CS Ionic Cluster Downtime, Thursday, October 19, 2023, 7:30-9:30

Date: Thursday, October 19, 2023 (7:30-9:30)

Who is affected:
All users of the CS Department Beowulf high performance computing cluster,
known as ionic.

What is happening:
CS Staff will upgrade the cluster management and job scheduling system
Slurm and its database. No reboot will be necessary; thus, we expect to
finish the upgrade earlier than this window. However, the wide time frame
acknowledges the uncertainties involved.

Why is it happening:
The upgrade is necessary to patch against an urgent security bug.

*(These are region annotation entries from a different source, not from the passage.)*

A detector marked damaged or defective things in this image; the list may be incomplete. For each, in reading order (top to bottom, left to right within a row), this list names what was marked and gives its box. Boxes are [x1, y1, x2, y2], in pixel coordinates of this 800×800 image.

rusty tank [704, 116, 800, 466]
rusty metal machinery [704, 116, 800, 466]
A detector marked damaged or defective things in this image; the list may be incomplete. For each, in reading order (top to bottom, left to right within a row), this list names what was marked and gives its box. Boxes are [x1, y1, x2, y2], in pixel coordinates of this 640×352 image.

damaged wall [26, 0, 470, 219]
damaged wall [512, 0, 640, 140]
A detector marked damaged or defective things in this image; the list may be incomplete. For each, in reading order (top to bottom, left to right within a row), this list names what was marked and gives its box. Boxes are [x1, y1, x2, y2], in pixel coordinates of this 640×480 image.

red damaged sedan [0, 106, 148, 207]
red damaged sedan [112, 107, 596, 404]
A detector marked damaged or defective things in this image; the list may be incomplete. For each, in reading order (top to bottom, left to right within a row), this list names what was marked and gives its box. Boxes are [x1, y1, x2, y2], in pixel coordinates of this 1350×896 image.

We will post updates to the status page: www.csstaff.org
as necessary.

If this downtime will cause you undue hardship, please contact
csstaff@cs.princeton.edu immediately, so we can discuss options to reduce
any negative impact. Your patience is appreciated.

Sincerely,
CS Staff

CS Ionic Cluster Downtime, Thursday, October 19, 2023, 7:30-9:30 Read More »

CS Storage System Downtime, Tuesday, August 29, 2023, 07:30-10:30

Date: Tuesday, August 29, 2023 (07:30-10:30)

Who is affected:
All users of CS Department storage systems, including project spaces, home
directories, and web spaces.

What is happening:
The central file storage cluster will be rebooted a few times during this
window in order to facilitate physical upgrades. During the reboots, file
services will be interrupted, but will resume after the cluster finishes
its boot. This will affect access to the cycles login hosts, CS Department
web services, and CS Department SMB/CIFS services. Email services should
not be affected.

Actual outage time is not expected to encompass the full 3 hour window, but
may occur sporadically during this period.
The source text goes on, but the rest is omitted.